■ Stated problem ■
Copy the data below verbatim, keeping every line unchanged.

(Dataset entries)
==*==

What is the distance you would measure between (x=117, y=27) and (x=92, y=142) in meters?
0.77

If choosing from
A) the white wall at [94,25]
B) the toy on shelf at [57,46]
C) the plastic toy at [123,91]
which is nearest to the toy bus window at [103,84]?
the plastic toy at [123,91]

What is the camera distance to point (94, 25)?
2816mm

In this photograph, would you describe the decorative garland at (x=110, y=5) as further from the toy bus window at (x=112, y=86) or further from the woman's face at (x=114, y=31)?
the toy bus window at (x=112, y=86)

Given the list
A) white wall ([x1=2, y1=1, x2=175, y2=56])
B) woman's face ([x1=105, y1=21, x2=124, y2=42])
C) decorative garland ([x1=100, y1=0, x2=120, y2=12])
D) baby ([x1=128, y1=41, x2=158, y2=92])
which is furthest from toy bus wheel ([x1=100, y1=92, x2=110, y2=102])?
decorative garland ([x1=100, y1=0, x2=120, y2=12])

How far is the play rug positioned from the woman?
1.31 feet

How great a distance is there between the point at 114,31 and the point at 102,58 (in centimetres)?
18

==*==

■ Task output ■
What is the distance you would measure between (x=117, y=27) and (x=92, y=142) in meters?
0.77

If choosing from
A) the white wall at [94,25]
B) the toy on shelf at [57,46]
C) the plastic toy at [123,91]
which is nearest to the toy bus window at [103,84]?
the plastic toy at [123,91]

What is the camera distance to point (94, 25)?
2816mm

In this photograph, would you describe the decorative garland at (x=110, y=5) as further from the toy bus window at (x=112, y=86) or further from the woman's face at (x=114, y=31)?
the toy bus window at (x=112, y=86)

Given the list
A) white wall ([x1=2, y1=1, x2=175, y2=56])
B) woman's face ([x1=105, y1=21, x2=124, y2=42])
C) decorative garland ([x1=100, y1=0, x2=120, y2=12])
D) baby ([x1=128, y1=41, x2=158, y2=92])
which is furthest from toy bus wheel ([x1=100, y1=92, x2=110, y2=102])?
decorative garland ([x1=100, y1=0, x2=120, y2=12])

How far is the play rug positioned from the woman?
1.31 feet

How great a distance is there between the point at 114,31 and the point at 102,58 (in centimetres)?
18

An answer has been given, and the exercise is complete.